● **Records provided**
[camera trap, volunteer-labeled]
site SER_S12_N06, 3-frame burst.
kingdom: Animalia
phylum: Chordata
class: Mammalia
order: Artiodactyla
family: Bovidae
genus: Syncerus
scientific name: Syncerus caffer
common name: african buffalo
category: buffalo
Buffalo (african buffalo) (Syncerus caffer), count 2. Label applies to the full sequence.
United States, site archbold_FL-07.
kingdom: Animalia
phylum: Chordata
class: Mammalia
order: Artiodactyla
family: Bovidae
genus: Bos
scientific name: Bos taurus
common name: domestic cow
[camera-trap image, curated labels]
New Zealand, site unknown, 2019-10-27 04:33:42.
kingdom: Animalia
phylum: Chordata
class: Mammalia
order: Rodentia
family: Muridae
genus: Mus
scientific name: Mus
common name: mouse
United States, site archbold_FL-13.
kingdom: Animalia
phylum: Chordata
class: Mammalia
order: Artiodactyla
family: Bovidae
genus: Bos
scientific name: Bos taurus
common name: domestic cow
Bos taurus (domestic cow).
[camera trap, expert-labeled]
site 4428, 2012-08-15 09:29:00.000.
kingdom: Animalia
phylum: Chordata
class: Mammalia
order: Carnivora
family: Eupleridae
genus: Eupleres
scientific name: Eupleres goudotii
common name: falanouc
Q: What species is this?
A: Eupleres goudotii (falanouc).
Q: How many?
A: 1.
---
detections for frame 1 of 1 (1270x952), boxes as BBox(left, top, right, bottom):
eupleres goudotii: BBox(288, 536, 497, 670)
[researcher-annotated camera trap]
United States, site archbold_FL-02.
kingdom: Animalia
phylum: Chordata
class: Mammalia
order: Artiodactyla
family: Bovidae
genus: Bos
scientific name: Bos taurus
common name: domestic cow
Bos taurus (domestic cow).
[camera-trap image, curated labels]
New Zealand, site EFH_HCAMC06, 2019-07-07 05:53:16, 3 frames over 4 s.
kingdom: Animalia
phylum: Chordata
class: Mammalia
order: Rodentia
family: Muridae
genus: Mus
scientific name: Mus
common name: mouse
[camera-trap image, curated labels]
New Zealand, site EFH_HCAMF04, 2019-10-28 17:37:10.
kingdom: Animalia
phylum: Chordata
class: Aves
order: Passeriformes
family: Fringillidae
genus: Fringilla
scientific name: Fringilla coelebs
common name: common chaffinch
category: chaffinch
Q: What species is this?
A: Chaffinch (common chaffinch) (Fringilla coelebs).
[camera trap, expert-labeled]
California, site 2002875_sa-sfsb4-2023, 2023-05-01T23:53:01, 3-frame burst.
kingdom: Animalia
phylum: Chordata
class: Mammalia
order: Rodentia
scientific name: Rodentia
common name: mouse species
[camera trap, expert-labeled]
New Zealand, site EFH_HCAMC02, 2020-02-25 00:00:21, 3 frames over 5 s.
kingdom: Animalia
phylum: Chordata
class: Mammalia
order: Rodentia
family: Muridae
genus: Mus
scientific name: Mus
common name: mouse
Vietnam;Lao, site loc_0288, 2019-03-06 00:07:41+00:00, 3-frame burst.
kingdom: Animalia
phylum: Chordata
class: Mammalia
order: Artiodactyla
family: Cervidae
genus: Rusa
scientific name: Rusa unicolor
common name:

● **Required action**
Your task is to transcribe exactly the lines from the one with "A: Chaffinch (common" through the end of the data, both included, and nothing besides.

● **Result for this exercise**
A: Chaffinch (common chaffinch) (Fringilla coelebs).
[camera trap, expert-labeled]
California, site 2002875_sa-sfsb4-2023, 2023-05-01T23:53:01, 3-frame burst.
kingdom: Animalia
phylum: Chordata
class: Mammalia
order: Rodentia
scientific name: Rodentia
common name: mouse species
[camera trap, expert-labeled]
New Zealand, site EFH_HCAMC02, 2020-02-25 00:00:21, 3 frames over 5 s.
kingdom: Animalia
phylum: Chordata
class: Mammalia
order: Rodentia
family: Muridae
genus: Mus
scientific name: Mus
common name: mouse
Vietnam;Lao, site loc_0288, 2019-03-06 00:07:41+00:00, 3-frame burst.
kingdom: Animalia
phylum: Chordata
class: Mammalia
order: Artiodactyla
family: Cervidae
genus: Rusa
scientific name: Rusa unicolor
common name:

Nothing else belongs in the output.